▶ Article
An examination of section 10 — 2 reveals the flaw in the Department’s analysis. Despite the Department’s claim that parental liability for 18- to 21-year-old AFDC recipients living at home is based upon the nonexistence of any other responsible relatives, section 10 — 2 clearly establishes that even the parents of an AFDC recipient who has married will be liable for support if that child lives at home. The statute provides that "a parent is not liable for a child of any age if the child has married and is not living with the parent or parents.” (Emphasis added.) (305 ILCS 5/10 — 2 (West 1992).) It is evident, therefore, that the distinguishing factor in section 10 — 2’s determination of parental support liability is the residence of the child.

*365We find this to be a distinction without a difference. The Department’s characterization of the classification as between parents who do or do not allow their 18- to 21-year-old AFDC-recipient children to live at home is misleading. That an 18- to 21-year-old may elect not to live with her parents says nothing about whether the parents would allow her to live at home. Whether the decision comes from a sense of independence or a desire to avoid placing another strain on the family’s resources, it is only the fact of where the child resides — and not why — that we must consider in the "similarly situated” analysis. We cannot say that the parents of 18-to 21-year-old AFDC recipients who live at home are not "similarly situated” with those whose children live separately for purposes of equal protection.

In considering an equal protection claim, we must employ a two-step analysis to determine whether a legislative classification deprives an individual of the equal protection of the laws. (People v. Adams (1990), 198 Ill. App. 3d 74, 84.) First, we must determine whether the statute in question affects a fundamental right or discriminates against a suspect class. (Adams, 198 Ill. App. 3d at 84.) If so, we will apply strict scrutiny and uphold the statute only if it is narrowly tailored to serve a compelling State interest. (Adams, 198 Ill. App. 3d at 84; People v. Shephard (1992), 152 Ill. 2d 489, 500.) If the challenged statute does not implicate a fundamental right or discriminate against a suspect class, we turn to the second prong of the equal protection analysis and apply the rational basis test. Adams, 198 Ill. App. 3d at 84.

In the case at bar, the disadvantaged class is that comprised by parents whose 18- to 21-year-old children live at home. We cannot say as a constitutional matter that these parents and children constitute a suspect class. As the Supreme Court stated in Lyng v. Castillo (1986), 477 U.S. 635, 638, 91 L. Ed. 2d 527, 533, 106 S. Ct. 2727, 2729,

"Close relatives are not a 'suspect’ or 'quasi-suspect’ class. As a historical matter, they have not been subjected to discrimination; they do not exhibit obvious, immutable, or distinguishing characteristics that define them as a discrete group; and they are not a minority or politically powerless. [Citation.] In fact, quite the contrary is true.”

▶ Supplied material
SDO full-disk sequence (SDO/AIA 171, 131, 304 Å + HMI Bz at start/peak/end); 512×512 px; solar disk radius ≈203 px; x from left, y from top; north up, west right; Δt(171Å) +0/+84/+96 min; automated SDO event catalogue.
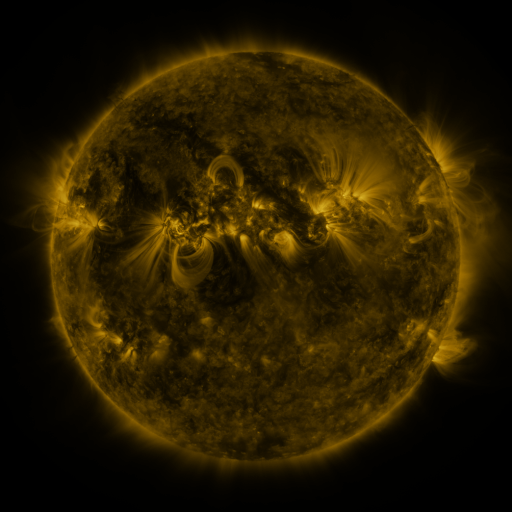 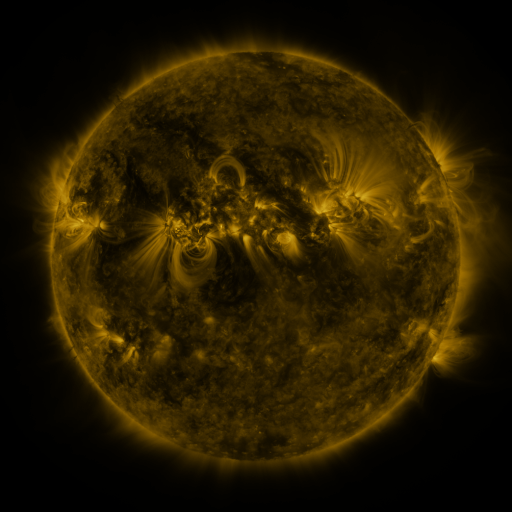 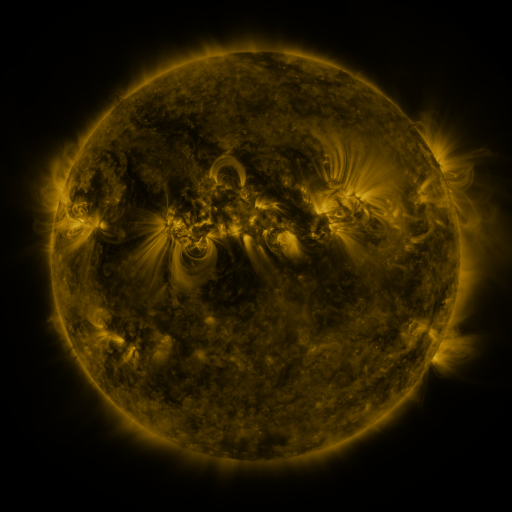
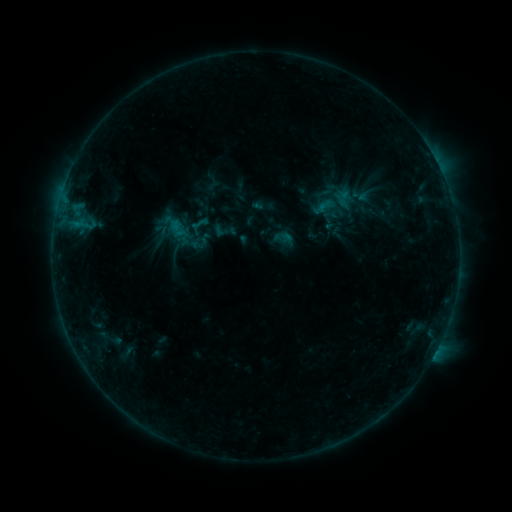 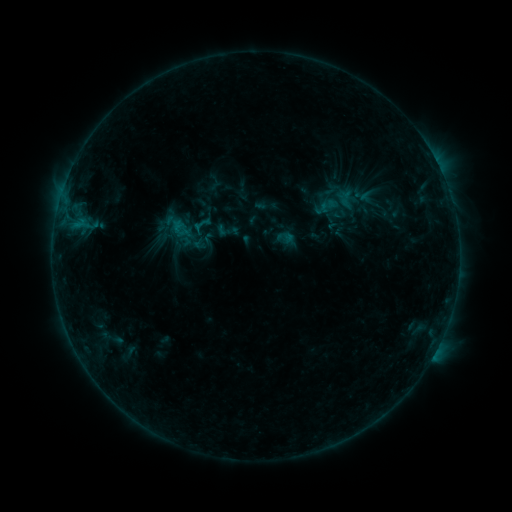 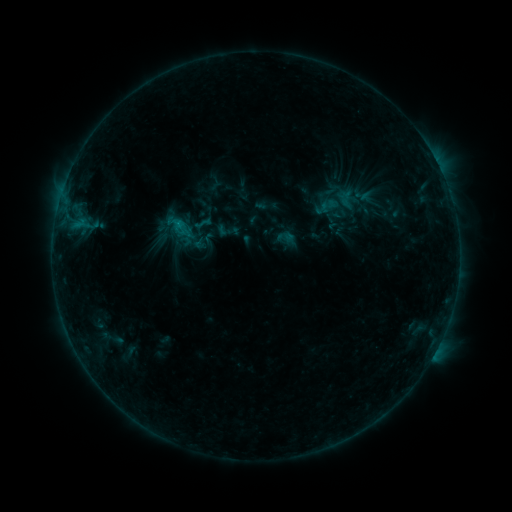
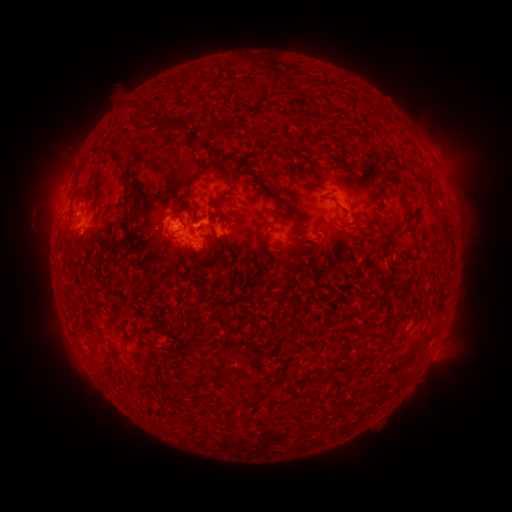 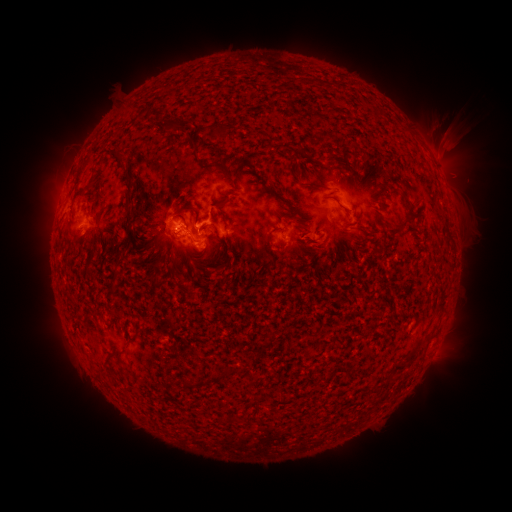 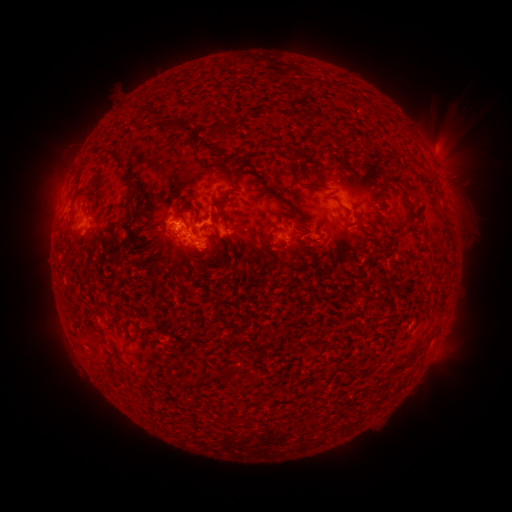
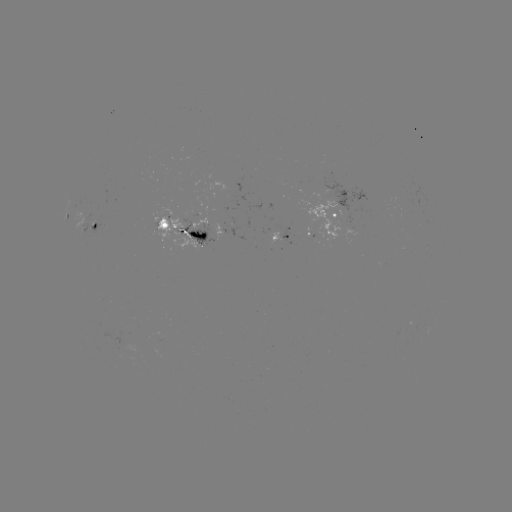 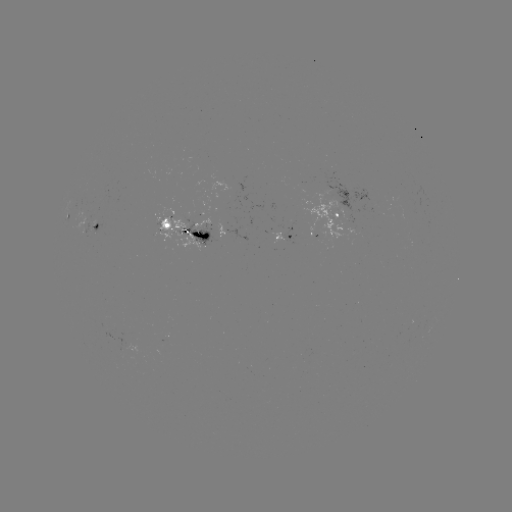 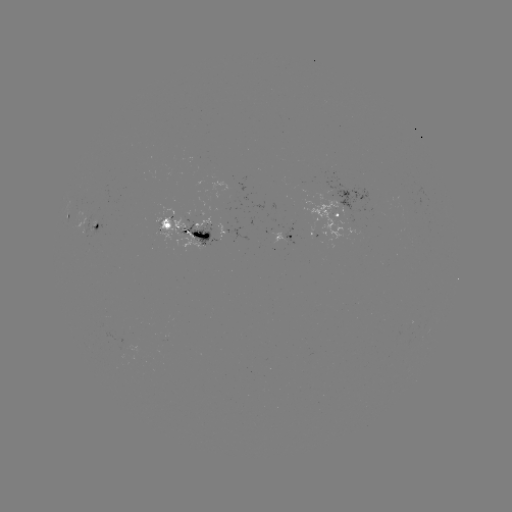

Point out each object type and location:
emerging-flux region: (338, 193)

▶ Exercise brief
Write out the passage of the court opinion from "An examination of" to "of the child." word for word. You won't need the lines for this work.

▶ Task answer
An examination of section 10 — 2 reveals the flaw in the Department’s analysis. Despite the Department’s claim that parental liability for 18- to 21-year-old AFDC recipients living at home is based upon the nonexistence of any other responsible relatives, section 10 — 2 clearly establishes that even the parents of an AFDC recipient who has married will be liable for support if that child lives at home. The statute provides that "a parent is not liable for a child of any age if the child has married and is not living with the parent or parents.” (Emphasis added.) (305 ILCS 5/10 — 2 (West 1992).) It is evident, therefore, that the distinguishing factor in section 10 — 2’s determination of parental support liability is the residence of the child.